In late August, I welcome Jumpei – a Japanese exchange student, into my home for three months. As part of Rotary International exchange program, he comes to the US for one year – his final year of high school, though not every student who comes here does graduate at home as some countries do not accept our school credits.
Over this past several weeks, I made one significant change in my home as I prepare for having a second person live here. The change is to switch the guest room (small) and the larger room generally called “office” giving my three-month guest the larger of the two rooms. There has been a lot of work involved in this switch: move five bookcases of books into the small space; arrange for the cable and computer access to come directly into the new office space, find a table to serve as his desk, find curtains and bedding that are not frilly. I hope Jumpei likes what I have done, though he won’t know of the effort put into the change.
As I carried stacks of heavy books from one room to another, I wondered what I got myself into by volunteering to have this child-man who is traveling halfway around the world for an “American Experience.” I already know that his English is quite poor, so I plan to sit him in front of the TV to listen and try idioms, to talk back to the TV and then to try things with me. When I was in my doctoral program, many students were from China or Taiwan. For the most part, fellow graduate students too frequently gave up expending the effort to listen when the English was poor. Maybe we can get him up to speed before Wellsboro kids give up on him.
I also wonder about having a teen live with an older woman – no kids around to amuse him, no one to share homework answers, no one to show him the ropes of living in this single-person home. I have lots of professional training with kids living out of home but most of it entails rewards/punishment to encourage modeling appropriate behavior. I hope I do not have to worry about this type of relationship.
Other things I hope I do not have to worry about:
* does he smoke? Many Asians on television do, and mine is a nonsmoking home. Nonsmoking extends to the porch and the back deck. So if he smokes, how to handle that.
* Jumpei’s biography states that he does not like tomatoes – though I note ketchup is good. I can handle that and hope that other food choices are not issues. I eat lots of fresh vegetables and chicken and fruit. Rarely do I eat cereal and I have not had a glass of milk in at least 20 years. I don’t mind fixing different foods – will he help?
I also wonder
* if he knows how to do laundry?
* does he clean the bathroom after himself? (I have another bathroom that I will use, but three months of grunge when he moves to the next home would be a pain).
* Will he put away the things he gets out?
* Will he have patience with me?
*Will we hate each other at the end of three months?
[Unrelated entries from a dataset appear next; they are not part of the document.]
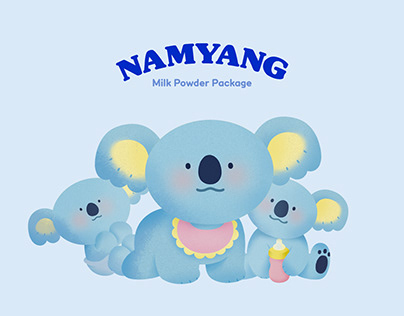 Namyang BABY LOVE SU BI & Package Design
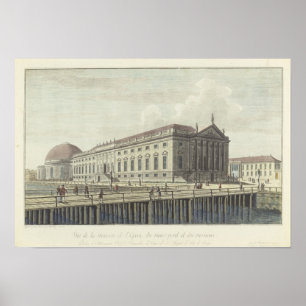 The Opera House, Berlin Poster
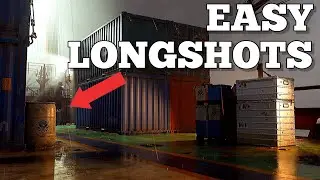 Best Longshot Spots On Shipment! ( Modern Warfare 2 )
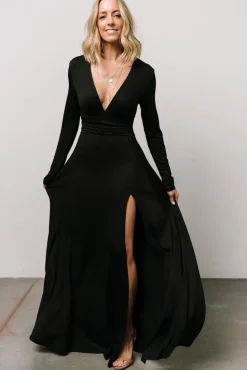 Clearance Baltic Born Arianna Maxi Dress | Black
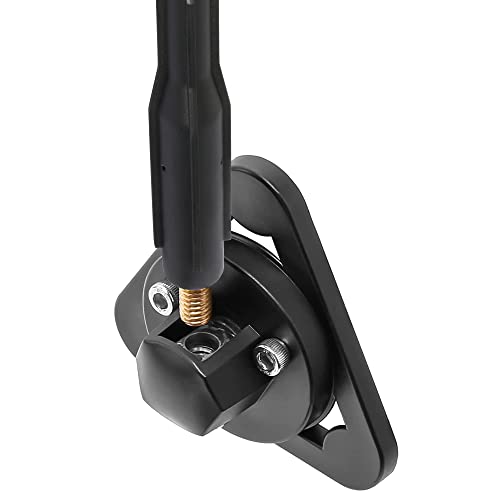 Image of BASIKER Antenna Fit for Jeep Wrangler Sport Rubicon JL 4xe JK JT Gladiator | 2007-2026, Unique Design Short Antenna Replacement Fit for Jeep Willys Mojave, Truck Car Accessories, Enhance Radio Reception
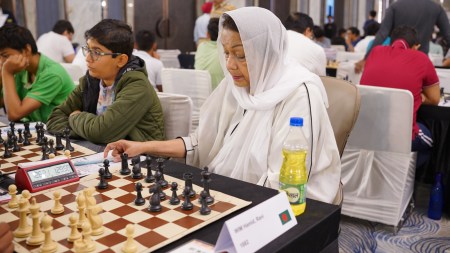 The 20-time National Women's Champion of Bangladesh, Rani was born in British India in 1944. (Special Arrangement)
Looking ahead, 90 days does not seems to be that long; living those days – day by day – can be a huge challenge.
When your children are your children for life, they learn the expectations a bit at a time – here we need a crash course in “Living with Sharon.”
As I wonder these things, Jumpei is getting ready to move to the US for 12 months and he must be wondering why he decided to leave home and come here. I imagine he has questions too
* what about his host families! What are they like?
* What foods do they eat?
* How many kids? How old?
* How to get to school?
* Will they force him to go to places – like church? (Living with a pastor for the first three months may make this concern somewhat real.)
As a child, I lived in Japan – I am excited to have this young man here and hope that we do have a good relationship. You can keep both of us in your thoughts and prayers (end of August to end of November) as Jumpei faces homesickness and English challenges and friend making. Oh, and he loves tennis, so a tennis partner would be a good request.